I booked tickets to this show purely on the fact that Alanis Morissette was going to be in it so I had no idea what the play was going to be about. What we got was an education on faith especially in the face of death.

The Exonerated tells the true stories of six innocent survivors of death row, each convicted for a crime they didn’t commit and sentenced to death. The stage was set out fairly simply with 10 chairs set out in a row. Each survivor tells their story but we switch between each of them as we find out how they came to be on death row and their escape. As an interview type format is undertaken, with the audience as the interviewer, we are drawn in and able to feel the emotion that each survivor, and their family, feels.
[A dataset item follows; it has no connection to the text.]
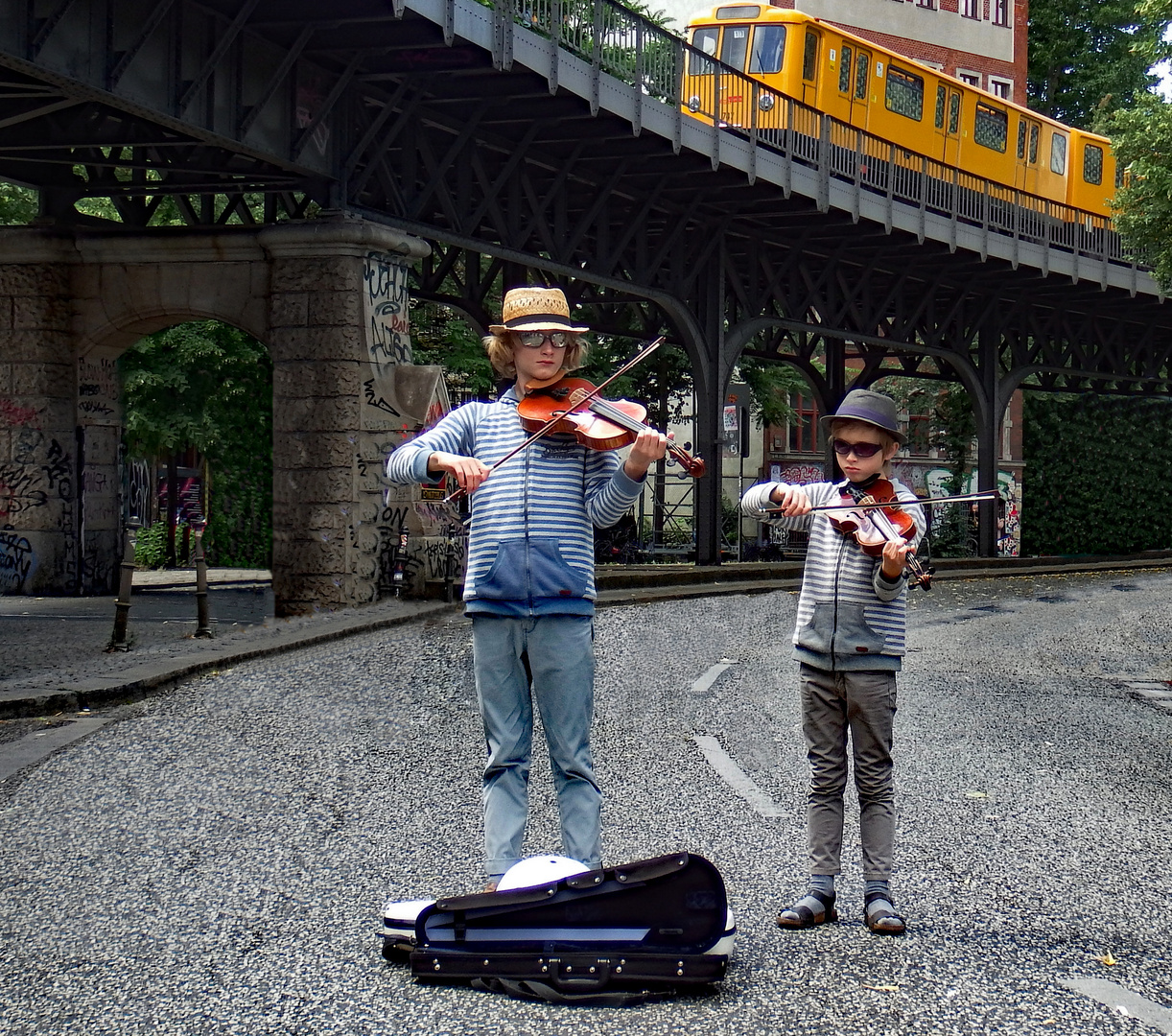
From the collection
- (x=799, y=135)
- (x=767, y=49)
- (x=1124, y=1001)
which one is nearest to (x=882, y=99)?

It is at first heart-breaking when you hear of the circumstances of their conviction but then inspirational as each and every suvivor finds something in them to believe that justice will win out, and that life is too short to spend it angry and vengeful. So even though these survivors have never received compensation for their wrongful conviction you get the feeling from their testimonials that freedom was enough for them.

The Exonerated is a play that I would recommended. Sure it seems like a biting attack on the US legal system and also raises questions about whether the death penalty has a place in any legal system but ultimately its about the amazing fortitude of these six survivors and the importance of hope in all our lives.

As a side note Alanis Morissette didn’t break out in song in the middle of this.